Exercice proposé A ::
Traduisez en anglais, s'il vous plaît, cette phrase de l'article sur la mort de Soumeylou Boubèye Maïga : « Et la charge est d'autant plus grave qu'elle émane d'une des plus hautes personnalités de l'appareil judiciaire au moment des faits. »
Exercice proposé B ::
Poursuivez l'article sur la mort de Soumeylou Boubèye Maïga en enchaînant sur sa dernière phrase.

Texte à lire ::
____________________
Mali: Mort de Soumeylou Boubèye Maïga - Un an après, un ancien procureur ressuscite la thèse de l'assassinat

Ancien premier ministre Malien Boubeye Maiga
analyse

C'est un véritable pavé qui vient d'être jeté dans le Djoliba. Alors qu'avec le temps on n'en reparlait plus ou pas assez, voilà que l'affaire Soumeylou Boubèye Maïga, du nom de l'ancien Premier ministre malien décédé en mars 2022 dans des circonstances troubles, ressurgit à Bamako.

Une après année après donc, de nouvelles révélations aussi embarrassantes qu'accablantes semblent conforter la thèse de la " mort programmée " de celui qui était considéré comme l'une des bêtes noires de la junte malienne.

Et la charge est d'autant plus grave qu'elle émane d'une des plus hautes personnalités de l'appareil judiciaire au moment des faits.
____________________
Extrait des données ::
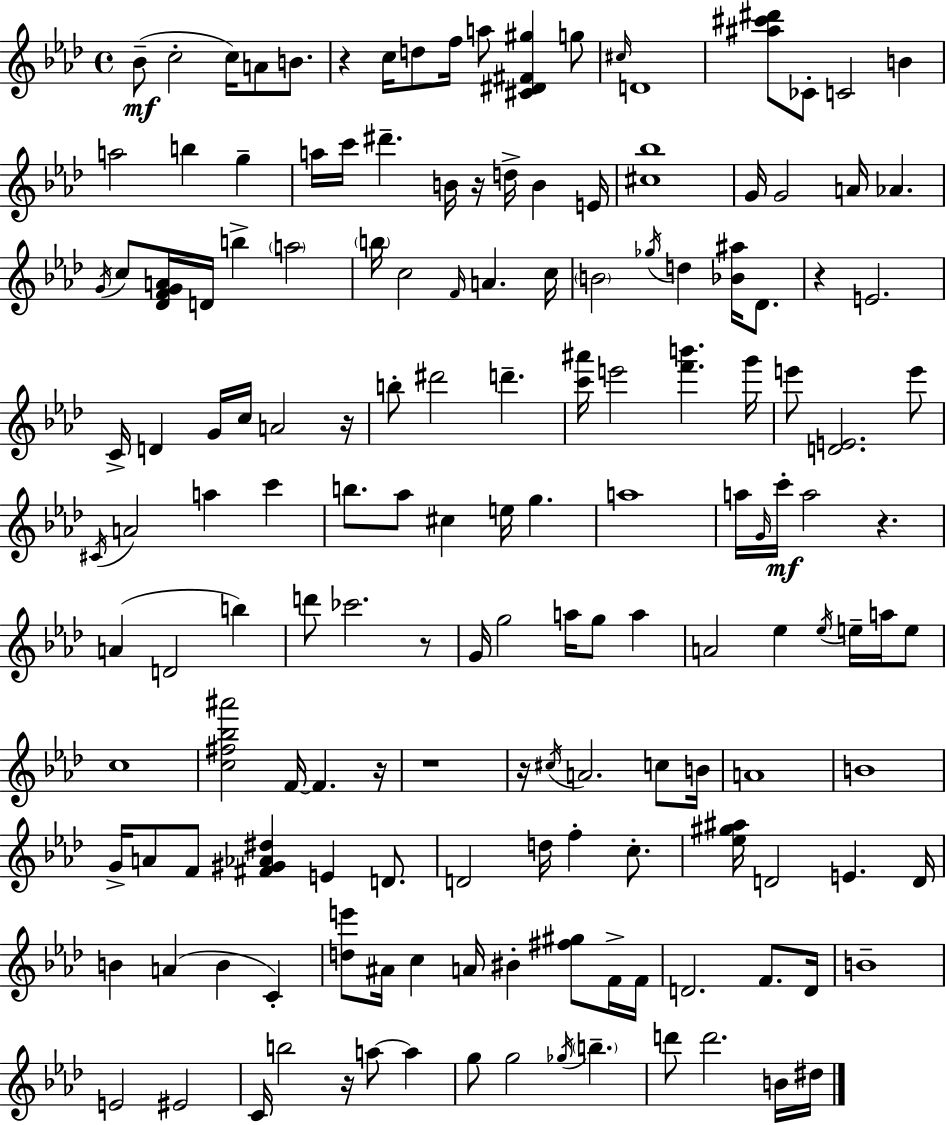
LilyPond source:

{
  \clef treble
  \time 4/4
  \defaultTimeSignature
  \key f \minor
  bes'8--(\mf c''2-. c''16) a'8 b'8. | r4 c''16 d''8 f''16 a''8 <cis' dis' fis' gis''>4 g''8 | \grace { cis''16 } d'1 | <ais'' cis''' dis'''>8 ces'8-. c'2 b'4 | \break a''2 b''4 g''4-- | a''16 c'''16 dis'''4.-- b'16 r16 d''16-> b'4 | e'16 <cis'' bes''>1 | g'16 g'2 a'16 aes'4. | \break \acciaccatura { g'16 } c''8 <des' f' g' a'>16 d'16 b''4-> \parenthesize a''2 | \parenthesize b''16 c''2 \grace { f'16 } a'4. | c''16 \parenthesize b'2 \acciaccatura { ges''16 } d''4 | <bes' ais''>16 des'8. r4 e'2. | \break c'16-> d'4 g'16 c''16 a'2 | r16 b''8-. dis'''2 d'''4.-- | <c''' ais'''>16 e'''2 <f''' b'''>4. | g'''16 e'''8 <d' e'>2. | \break e'''8 \acciaccatura { cis'16 } a'2 a''4 | c'''4 b''8. aes''8 cis''4 e''16 g''4. | a''1 | a''16 \grace { g'16 }\mf c'''16-. a''2 | \break r4. a'4( d'2 | b''4) d'''8 ces'''2. | r8 g'16 g''2 a''16 | g''8 a''4 a'2 ees''4 | \break \acciaccatura { ees''16 } e''16-- a''16 e''8 c''1 | <c'' fis'' bes'' ais'''>2 f'16~~ | f'4. r16 r1 | r16 \acciaccatura { cis''16 } a'2. | \break c''8 b'16 a'1 | b'1 | g'16-> a'8 f'8 <fis' gis' aes' dis''>4 | e'4 d'8. d'2 | \break d''16 f''4-. c''8.-. <ees'' gis'' ais''>16 d'2 | e'4. d'16 b'4 a'4( | b'4 c'4-.) <d'' e'''>8 ais'16 c''4 a'16 | bis'4-. <fis'' gis''>8 f'16-> f'16 d'2. | \break f'8. d'16 b'1-- | e'2 | eis'2 c'16 b''2 | r16 a''8~~ a''4 g''8 g''2 | \break \acciaccatura { ges''16 } \parenthesize b''4.-- d'''8 d'''2. | b'16 dis''16 \bar "|."
}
____________________
Résultat A ::
And the accusation is all the more serious because it comes from one of the highest figures in the judicial system at the time of the events.

Résultat B ::
En effet, prenant la parole dimanche dernier à l'occasion de la clôture de la conférence nationale de l'Alliance pour la solidarité au Mali (ASMA), l'ancien premier avocat général de la cour suprême, Cheick Mohamed Chérif Koné, a qualifié d'assassinat et de " tragédie judiciaire " la mort de celui que son institution avait inculpé en août 2021.

" Soumeylou Boubèye Maïga a exprimé son souhait de voir la transition prendre fin à date. Il a été ciblé. Les tenants de la transition voulaient autre chose. Ils voulaient une transition sans fin ", a confié M. Koné, aujourd'hui coordinateur général d'un mouvement opposé au pouvoir militaire, avant d'être plus précis sur cette mise à mort dont le mode opératoire révolte toute conscience humaine : " Ce sont les deux premiers responsables de la Cour suprême qui sont à la base de cette tragédie judiciaire ".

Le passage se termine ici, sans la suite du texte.